Chei came back to them, to return the razor and the pan and the comb, bringing his blanket with him and settling with a shiver at the tiny fire.

“Here,” Vanye said, and offered him his own cup of tea—receiving a look of earnest gratitude in return, so natural an expression, of a face so changed and eyes so strangely shy of them now Chei had restored what must be his proper self—

—A golden meadow . . . a parting. His cousin riding away, last friend, save his liege.

And there was something so like himself in this young man who attached himself to them, whose glances toward him were earnest and worried and wanting—perhaps nothing more than friendliness. A man could grow that desperate.

He remembered—remembered his house, and his brothers, and being the bastard son, gotten on a Chya prisoner in a Nhi house and lodged under the same roof as his father's heirs. Generally both his brothers had tormented him. More rarely his middle brother had mitigated that. And to him, in those days, that had seemed some sign that brother secretly loved him.

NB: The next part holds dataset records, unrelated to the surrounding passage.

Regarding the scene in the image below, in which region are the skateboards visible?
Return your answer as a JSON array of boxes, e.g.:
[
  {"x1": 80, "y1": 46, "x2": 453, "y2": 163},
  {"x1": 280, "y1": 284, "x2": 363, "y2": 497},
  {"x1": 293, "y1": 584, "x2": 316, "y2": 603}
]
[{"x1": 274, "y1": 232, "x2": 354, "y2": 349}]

Strangely—in their last meeting, there had been something of that left, small as it had always been.

Now it was that desperate gesture Chei had made, that glance directed at
him, which touched that recollection: see, this is myself, this is Chei, am I not better than what you thought of me?

It ached, deep as an old wound. On so small a thing, his heart turned around and found the man no threat at all—which was foolish, perhaps; he told himself so. He was always too forgiving; he knew that of himself, that his brothers had set that habit in him—a foolish conviction that there was always the hope of a hope of something changing, a misguided faith which had kept him in misery all those years.